━━━━━ DATASET EXTRACT
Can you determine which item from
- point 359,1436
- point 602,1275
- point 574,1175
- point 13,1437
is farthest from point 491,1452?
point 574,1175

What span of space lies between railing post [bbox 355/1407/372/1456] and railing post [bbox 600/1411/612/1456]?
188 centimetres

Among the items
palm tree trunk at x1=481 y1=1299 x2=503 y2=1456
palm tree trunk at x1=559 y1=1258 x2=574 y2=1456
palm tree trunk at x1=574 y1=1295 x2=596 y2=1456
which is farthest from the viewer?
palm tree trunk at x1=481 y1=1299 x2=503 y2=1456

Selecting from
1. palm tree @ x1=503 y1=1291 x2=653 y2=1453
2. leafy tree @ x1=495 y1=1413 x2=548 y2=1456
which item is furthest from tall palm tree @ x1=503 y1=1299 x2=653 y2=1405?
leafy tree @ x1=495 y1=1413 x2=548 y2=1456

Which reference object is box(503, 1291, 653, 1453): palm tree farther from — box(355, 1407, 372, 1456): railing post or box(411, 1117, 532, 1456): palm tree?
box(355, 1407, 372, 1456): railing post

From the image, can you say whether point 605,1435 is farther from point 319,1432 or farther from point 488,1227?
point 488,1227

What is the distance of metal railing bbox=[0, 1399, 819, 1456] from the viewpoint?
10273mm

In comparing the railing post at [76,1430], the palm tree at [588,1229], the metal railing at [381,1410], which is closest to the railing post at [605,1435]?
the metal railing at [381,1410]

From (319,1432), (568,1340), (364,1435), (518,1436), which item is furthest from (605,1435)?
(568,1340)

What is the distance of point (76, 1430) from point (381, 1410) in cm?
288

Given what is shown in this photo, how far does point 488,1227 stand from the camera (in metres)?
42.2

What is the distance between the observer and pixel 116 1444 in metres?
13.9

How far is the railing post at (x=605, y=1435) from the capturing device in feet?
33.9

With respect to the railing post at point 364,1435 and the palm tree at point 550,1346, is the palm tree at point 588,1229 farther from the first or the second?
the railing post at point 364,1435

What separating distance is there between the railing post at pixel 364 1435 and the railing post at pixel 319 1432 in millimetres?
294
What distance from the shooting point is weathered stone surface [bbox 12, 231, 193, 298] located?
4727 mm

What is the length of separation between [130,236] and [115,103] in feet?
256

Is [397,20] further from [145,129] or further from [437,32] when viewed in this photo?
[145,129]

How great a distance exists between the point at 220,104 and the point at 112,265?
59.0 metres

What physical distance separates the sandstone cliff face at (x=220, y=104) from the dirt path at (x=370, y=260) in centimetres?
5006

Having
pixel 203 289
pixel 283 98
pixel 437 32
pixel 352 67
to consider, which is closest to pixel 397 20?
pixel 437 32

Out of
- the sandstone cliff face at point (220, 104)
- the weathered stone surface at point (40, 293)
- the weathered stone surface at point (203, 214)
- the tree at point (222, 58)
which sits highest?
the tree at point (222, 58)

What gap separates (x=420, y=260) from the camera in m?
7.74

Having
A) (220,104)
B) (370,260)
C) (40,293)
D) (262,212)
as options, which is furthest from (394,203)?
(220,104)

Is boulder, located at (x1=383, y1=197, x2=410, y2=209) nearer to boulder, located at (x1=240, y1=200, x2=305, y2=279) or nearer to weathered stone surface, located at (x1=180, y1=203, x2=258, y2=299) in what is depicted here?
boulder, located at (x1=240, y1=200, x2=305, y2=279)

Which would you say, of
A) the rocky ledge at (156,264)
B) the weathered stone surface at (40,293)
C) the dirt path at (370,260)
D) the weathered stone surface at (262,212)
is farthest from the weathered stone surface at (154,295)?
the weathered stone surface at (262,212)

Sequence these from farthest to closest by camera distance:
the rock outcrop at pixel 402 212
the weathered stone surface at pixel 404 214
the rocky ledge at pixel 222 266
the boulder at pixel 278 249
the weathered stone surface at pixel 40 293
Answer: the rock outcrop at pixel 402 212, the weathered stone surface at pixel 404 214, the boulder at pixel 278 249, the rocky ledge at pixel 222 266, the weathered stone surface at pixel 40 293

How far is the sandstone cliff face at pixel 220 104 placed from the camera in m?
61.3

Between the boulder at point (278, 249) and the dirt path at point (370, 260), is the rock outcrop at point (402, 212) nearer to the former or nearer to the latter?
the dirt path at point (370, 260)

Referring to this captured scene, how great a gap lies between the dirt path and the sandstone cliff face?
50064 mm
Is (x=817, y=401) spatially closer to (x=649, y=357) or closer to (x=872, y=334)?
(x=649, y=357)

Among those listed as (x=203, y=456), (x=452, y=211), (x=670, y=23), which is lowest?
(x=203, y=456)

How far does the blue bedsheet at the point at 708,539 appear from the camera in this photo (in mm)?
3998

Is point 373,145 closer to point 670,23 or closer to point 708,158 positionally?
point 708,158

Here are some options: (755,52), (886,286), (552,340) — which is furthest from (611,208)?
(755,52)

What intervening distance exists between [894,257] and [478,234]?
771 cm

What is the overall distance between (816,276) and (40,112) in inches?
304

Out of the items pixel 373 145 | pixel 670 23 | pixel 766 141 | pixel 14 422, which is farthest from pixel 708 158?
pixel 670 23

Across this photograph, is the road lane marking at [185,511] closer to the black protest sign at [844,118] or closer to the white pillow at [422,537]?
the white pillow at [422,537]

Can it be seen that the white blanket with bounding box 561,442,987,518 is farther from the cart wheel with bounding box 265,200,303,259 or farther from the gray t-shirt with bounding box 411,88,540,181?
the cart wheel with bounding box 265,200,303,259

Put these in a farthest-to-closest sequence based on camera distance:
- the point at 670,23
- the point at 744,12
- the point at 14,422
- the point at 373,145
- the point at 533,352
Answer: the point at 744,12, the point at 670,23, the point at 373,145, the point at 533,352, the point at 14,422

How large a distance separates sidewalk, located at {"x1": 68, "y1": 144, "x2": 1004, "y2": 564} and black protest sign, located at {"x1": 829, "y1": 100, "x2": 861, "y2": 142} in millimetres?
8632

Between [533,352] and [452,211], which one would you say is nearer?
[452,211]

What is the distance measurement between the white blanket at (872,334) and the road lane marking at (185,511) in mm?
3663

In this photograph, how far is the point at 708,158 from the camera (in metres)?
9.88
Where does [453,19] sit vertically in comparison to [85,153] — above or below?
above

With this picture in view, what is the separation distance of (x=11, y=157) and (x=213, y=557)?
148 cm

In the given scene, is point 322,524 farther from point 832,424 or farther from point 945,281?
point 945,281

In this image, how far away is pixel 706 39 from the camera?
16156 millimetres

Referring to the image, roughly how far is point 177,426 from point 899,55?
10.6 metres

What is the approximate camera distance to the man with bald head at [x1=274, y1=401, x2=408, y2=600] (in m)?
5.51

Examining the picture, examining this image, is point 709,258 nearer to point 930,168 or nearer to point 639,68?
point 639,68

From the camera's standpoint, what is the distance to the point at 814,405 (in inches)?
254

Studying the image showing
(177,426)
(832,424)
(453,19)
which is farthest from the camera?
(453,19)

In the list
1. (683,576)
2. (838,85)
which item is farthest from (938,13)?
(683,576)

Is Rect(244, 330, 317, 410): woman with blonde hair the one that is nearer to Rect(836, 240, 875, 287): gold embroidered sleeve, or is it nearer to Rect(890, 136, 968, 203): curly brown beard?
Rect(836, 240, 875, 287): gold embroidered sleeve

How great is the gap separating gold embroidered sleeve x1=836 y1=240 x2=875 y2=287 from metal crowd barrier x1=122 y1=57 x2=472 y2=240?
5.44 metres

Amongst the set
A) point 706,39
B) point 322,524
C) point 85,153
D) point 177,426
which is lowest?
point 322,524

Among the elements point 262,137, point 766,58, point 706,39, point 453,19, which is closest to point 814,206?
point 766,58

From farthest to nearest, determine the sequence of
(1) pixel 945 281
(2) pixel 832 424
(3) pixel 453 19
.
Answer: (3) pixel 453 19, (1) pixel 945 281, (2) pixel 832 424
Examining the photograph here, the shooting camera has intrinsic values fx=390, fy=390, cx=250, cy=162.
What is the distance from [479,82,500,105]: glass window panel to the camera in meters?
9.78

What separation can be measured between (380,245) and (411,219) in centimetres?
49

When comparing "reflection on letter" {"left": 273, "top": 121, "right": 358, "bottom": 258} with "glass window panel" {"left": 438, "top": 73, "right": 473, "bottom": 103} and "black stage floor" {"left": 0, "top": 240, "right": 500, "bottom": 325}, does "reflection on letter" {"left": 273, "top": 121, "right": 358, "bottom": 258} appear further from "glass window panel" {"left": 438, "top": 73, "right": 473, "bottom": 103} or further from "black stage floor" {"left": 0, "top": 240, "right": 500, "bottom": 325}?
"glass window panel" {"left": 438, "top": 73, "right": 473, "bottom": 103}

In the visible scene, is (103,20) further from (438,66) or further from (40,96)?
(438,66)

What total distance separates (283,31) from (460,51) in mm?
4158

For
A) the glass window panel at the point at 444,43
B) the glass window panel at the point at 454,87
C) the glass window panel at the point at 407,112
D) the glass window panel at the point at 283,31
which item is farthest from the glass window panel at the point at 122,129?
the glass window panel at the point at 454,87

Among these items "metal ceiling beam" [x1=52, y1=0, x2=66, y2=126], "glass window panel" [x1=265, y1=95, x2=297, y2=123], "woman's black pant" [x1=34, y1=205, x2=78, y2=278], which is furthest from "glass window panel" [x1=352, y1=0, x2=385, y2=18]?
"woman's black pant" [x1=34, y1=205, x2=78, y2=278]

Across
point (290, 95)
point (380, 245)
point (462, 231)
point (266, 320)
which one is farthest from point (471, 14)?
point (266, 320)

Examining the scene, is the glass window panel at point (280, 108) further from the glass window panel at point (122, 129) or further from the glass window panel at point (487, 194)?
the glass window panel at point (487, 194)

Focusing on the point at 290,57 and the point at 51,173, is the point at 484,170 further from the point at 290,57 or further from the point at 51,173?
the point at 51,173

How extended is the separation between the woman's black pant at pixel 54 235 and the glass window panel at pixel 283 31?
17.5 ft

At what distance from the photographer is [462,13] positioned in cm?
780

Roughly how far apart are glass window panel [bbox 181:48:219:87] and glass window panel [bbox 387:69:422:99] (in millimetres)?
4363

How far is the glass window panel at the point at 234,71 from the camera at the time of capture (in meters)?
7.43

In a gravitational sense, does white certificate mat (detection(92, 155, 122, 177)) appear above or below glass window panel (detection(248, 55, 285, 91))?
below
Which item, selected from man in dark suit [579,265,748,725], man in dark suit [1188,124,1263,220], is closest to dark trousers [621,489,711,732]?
━━━━━━━━━━
→ **SET EXERCISE**
Output the lines verbatim, beginning with the line that contains "In this photograph, how" and continuing through the line that contains "16156 millimetres", with both of those lines included.

→ **ANSWER BELOW**
In this photograph, how far is the point at 708,158 from the camera (in metres)?
9.88
Where does [453,19] sit vertically in comparison to [85,153] — above or below?
above

With this picture in view, what is the separation distance of (x=11, y=157) and (x=213, y=557)?
148 cm

In the given scene, is point 322,524 farther from point 832,424 or farther from point 945,281?
point 945,281

In this image, how far away is pixel 706 39 from the camera?
16156 millimetres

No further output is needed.